In addition, a “blocked sender” list may be maintained based on user actions. For example, if the user affirmatively moves a fax into the junk folder or the confirmed junk folder, the sender's fax number may be added to the blocked sender list in step S19 (user confirmation is preferably required before adding a sender to the blocked sender list). Subsequently, if other faxes are received from the same sender, the fax machine may determine these faxes to be unwanted (“Y” in step S10) without performing the analysis in steps S11 to S15.

The analysis of textual content in step S12 may employ any suitable algorithm to analyze the extracted text of the received fax. For example, known algorithms used in email spam filters may be employed for this step. This analysis step may also employ a content analysis approach. Content analysis generally refers to the technology for structuring and analyzing textual information, where the complicated textual information or many words of a text are summarized and classified into much fewer content categories. Natural language processing is generally used to conduct automatic content analysis. Content analysis and natural language processing may be applied to analyze the extracted text in a fax in step S12.

A preferred embodiment for carrying out step S12 is described below. This analysis step searches for and evaluates a number of textual content types from the extracted text of the fax document, and calculates a relevance measure based thereon. These textual content types, which are commonly found in advertisement materials, may include one or more of:

(1) F1: Description of goods or services provided. Natural language analysis may be applied to identify this type of content.

(2) F2: Contact information, such as phone number, address, email, website, Facebook address, etc.

(3) F3: Price information, such as “price”, “$”, “dollars”, etc.

(4) F4: Sale information, such as “ . . . % off”, “special offer”, “reduced”, etc.

(5) F5: Valid period of goods or services offered, such as “limited time offer”, “offer expires . . . ”, “sale ends . . . ”, etc.

(6) F6: Goods or services quality information, such as “guaranteed”, “risk-free”, “money-back”, etc.
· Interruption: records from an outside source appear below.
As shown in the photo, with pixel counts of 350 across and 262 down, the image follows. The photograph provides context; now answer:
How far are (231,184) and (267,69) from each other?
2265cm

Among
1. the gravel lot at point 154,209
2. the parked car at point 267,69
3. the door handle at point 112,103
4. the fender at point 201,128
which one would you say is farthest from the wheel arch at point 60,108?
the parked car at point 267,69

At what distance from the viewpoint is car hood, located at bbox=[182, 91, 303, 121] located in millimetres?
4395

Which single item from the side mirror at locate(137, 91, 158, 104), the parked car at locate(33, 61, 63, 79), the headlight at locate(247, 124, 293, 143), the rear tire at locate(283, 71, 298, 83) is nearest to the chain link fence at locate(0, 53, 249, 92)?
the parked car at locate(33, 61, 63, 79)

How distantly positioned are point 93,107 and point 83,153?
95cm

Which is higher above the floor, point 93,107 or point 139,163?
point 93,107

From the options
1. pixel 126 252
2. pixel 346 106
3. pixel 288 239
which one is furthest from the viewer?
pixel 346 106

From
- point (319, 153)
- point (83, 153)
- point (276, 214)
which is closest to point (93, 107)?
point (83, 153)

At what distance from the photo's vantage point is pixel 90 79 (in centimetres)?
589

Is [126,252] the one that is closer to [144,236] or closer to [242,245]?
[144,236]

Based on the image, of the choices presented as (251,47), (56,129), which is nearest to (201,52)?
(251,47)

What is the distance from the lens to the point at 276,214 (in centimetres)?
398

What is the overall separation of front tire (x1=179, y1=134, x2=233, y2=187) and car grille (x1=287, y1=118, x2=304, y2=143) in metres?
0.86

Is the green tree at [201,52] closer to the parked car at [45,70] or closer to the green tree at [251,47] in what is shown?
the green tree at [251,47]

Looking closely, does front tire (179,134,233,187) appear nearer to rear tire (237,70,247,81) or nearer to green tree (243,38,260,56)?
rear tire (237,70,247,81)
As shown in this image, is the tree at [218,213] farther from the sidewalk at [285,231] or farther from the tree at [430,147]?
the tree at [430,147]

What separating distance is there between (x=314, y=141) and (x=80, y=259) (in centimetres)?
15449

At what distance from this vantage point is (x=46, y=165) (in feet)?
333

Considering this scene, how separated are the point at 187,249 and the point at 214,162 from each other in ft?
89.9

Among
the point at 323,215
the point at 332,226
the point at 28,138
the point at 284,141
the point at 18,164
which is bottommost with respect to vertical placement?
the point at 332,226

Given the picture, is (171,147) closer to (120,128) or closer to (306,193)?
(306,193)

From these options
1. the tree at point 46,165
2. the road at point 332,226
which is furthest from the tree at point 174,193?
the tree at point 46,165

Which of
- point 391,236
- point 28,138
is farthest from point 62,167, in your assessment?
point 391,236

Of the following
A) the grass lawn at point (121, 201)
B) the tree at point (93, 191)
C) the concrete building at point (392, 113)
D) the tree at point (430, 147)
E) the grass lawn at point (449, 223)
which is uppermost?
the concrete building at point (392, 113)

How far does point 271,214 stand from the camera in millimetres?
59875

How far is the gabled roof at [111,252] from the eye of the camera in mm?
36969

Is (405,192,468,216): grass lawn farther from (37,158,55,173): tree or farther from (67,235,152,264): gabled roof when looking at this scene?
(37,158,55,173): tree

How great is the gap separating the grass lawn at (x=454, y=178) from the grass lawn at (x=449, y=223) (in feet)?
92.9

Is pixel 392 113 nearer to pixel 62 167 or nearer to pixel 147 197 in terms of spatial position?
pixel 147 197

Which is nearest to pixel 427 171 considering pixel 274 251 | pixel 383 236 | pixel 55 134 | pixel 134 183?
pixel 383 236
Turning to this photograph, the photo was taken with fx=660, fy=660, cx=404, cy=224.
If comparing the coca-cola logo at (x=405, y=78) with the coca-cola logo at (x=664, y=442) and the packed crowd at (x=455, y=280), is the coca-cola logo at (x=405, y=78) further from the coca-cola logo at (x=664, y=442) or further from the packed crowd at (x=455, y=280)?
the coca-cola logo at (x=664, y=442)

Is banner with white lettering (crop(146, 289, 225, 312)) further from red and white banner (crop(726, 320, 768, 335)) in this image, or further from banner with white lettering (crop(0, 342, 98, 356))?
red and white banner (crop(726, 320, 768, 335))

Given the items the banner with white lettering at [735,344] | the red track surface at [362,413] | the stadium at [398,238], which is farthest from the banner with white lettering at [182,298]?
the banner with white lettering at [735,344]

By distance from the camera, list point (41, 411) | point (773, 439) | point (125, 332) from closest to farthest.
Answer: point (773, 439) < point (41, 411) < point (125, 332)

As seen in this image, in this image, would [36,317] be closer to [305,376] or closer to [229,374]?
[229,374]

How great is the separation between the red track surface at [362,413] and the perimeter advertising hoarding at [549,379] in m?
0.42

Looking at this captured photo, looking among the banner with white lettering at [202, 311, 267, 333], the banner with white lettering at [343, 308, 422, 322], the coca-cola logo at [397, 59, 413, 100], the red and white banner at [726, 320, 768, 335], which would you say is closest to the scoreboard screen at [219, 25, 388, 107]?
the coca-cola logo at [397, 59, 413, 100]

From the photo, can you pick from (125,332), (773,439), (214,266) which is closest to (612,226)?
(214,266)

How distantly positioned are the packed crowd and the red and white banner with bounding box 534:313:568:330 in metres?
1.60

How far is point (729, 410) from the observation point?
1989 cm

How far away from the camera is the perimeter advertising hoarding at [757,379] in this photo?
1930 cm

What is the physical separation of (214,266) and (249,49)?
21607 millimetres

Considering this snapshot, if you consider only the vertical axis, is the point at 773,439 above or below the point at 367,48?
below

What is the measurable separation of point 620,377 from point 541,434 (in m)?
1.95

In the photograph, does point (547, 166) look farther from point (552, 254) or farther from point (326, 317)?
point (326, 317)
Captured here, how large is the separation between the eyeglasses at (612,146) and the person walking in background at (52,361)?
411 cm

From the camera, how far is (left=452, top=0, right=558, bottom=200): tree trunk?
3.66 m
Each of the above values F1 to F6 is assigned based on the frequency of occurrence of the content type, such as the number of times the above listed keywords appear in the text. A first relevance value R1 is defined based on the values F1 to F6 as follows:

R1=W1*F1+W2*F2 . . . +W6*F6, where Wi are weighting factors.

It can be seen that, unlike many email spam filter algorithms, the preferred embodiment for step S12 described here does not use pure keyword matching. Rather, this step employs a type of content based analysis to analyze the overall content of the extracted text. For example, the keywords described above (F3 to F6) are words that are often found in legitimate faxes, but the above algorithm identifies and evaluates them as a part of the overall content analysis. Alternatively, this content based analysis may be used in combination with known keyword based filtering algorithms such as those used in many email spam filters.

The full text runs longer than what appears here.